Colleagues say Professor Emeritus Lawrence Rosen has often used the slur during lectures on free speech. They say this is the first time he's received such a negative response from students.

A small group of students walked out of Rosen's anthropology class on Feb. 6 after he used the slur three times, according to DailyPrincetonian.com, the university's student newspaper which first reported Rosen's comments. Rosen asked the class "Which is more provocative: A white man walks up to a black man and punches him in the nose, or a white man walks up to a black man and calls him (the racial slur)?"

Rosen refused a demand from several students to apologize and argued with at least one student. Two students later filed a complaint with school officials.

The university later issued a statement defending Rosen. The professor and the students did not respond Tuesday to a request for comment.

"The values of free speech and inclusivity are central to Princeton University's mission and critical to the education we provide to our students," the statement said. "The conversations and disagreements that took place in the seminar led by Professor Rosen (last week) are part of the vigorous engagement and robust debate that are central to what we do."

The school said it will continue "to look for ways to encourage discussions about free speech and inclusivity with the students in Professor Rosen's class and the campus community more broadly."

Speaking Monday night at a town hall meeting with students that had been scheduled before the controversy erupted, university president Christopher Eisgruber said he respected Rosen's decision to use the word, citing the importance of having conversations where people feel "uncomfortable."

"I think it's very important for our culture to have academic freedom that allows people to have pedagogical choices on how to teach difficult subjects," Eisgruber said on the video posted on Facebook by The Tab .com. "I respect Professor Rosen's decision about how to teach the subject in the way that he did by being explicit and using very difficult words."

Carolyn Rouse, chairwoman of Princeton's Anthropology Department, who is black, wrote a letter to the editor of the The Daily Princetonian defending Rosen's use of the slur.

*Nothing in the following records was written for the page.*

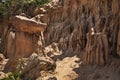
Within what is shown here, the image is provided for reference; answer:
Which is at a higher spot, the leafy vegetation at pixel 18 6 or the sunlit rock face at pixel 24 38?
the leafy vegetation at pixel 18 6

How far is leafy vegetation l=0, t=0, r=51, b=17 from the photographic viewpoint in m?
33.1

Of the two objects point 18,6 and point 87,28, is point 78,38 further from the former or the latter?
point 18,6

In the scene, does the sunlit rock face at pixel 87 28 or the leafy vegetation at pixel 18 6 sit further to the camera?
the leafy vegetation at pixel 18 6

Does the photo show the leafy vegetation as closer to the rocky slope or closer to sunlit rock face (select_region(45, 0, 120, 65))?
the rocky slope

She wrote that by the end of the semester, Rosen hoped his students would be able to argue why hate speech should or should not be protected using an argument other than "because it made me feel bad."

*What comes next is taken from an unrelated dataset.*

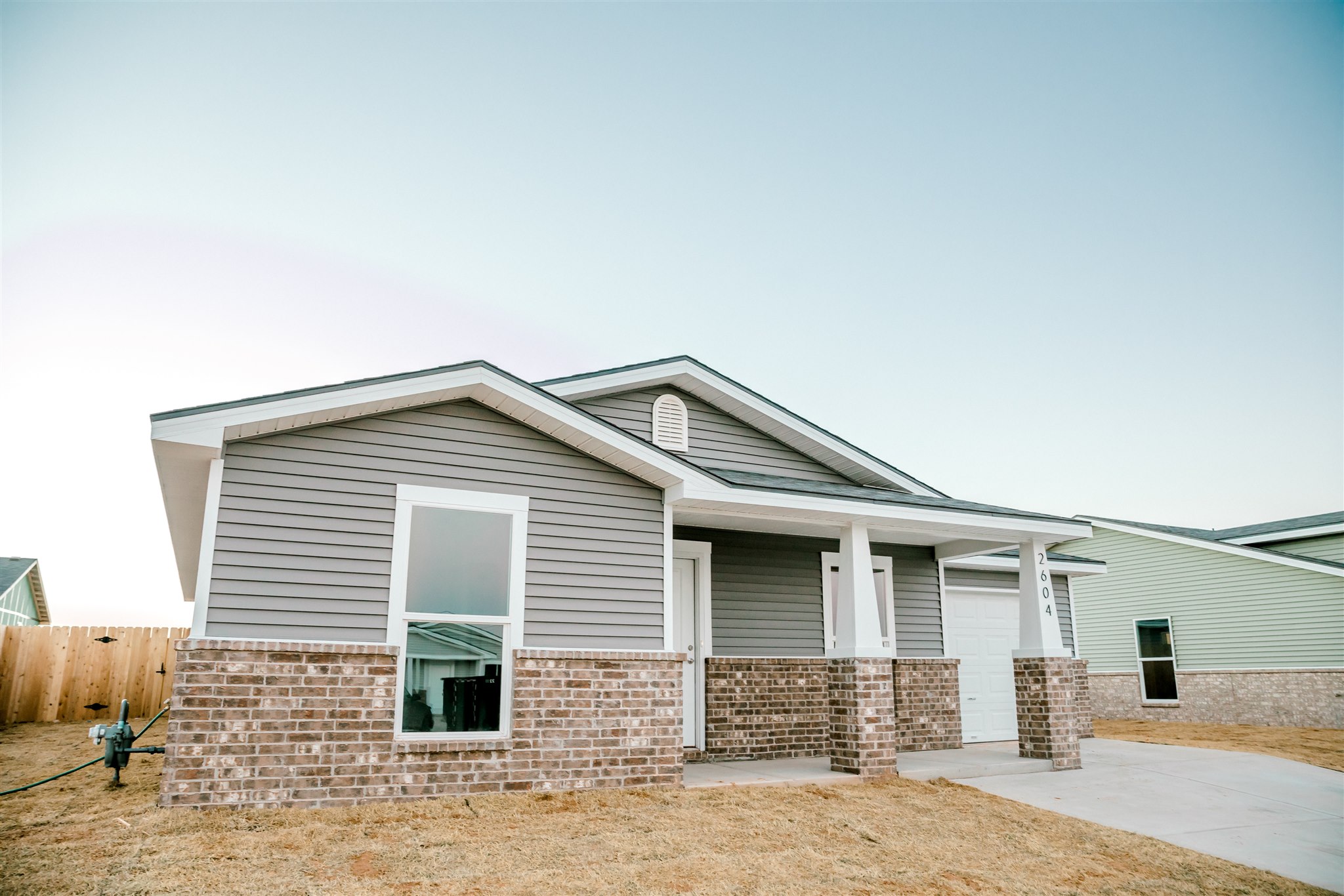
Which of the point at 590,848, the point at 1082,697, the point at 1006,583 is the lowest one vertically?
the point at 590,848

Noting that Rosen has used the same example year after year, Rouse said this was the first year he got the response he did from students.

"I feel bad for the students who left the class not trusting the process," Rouse wrote. "Rosen was fighting battles for women, Native Americans, and African-Americans before these students were born. He grew up a Jew in anti-Semitic America, and recognizes how law has afforded him rights he would not otherwise have."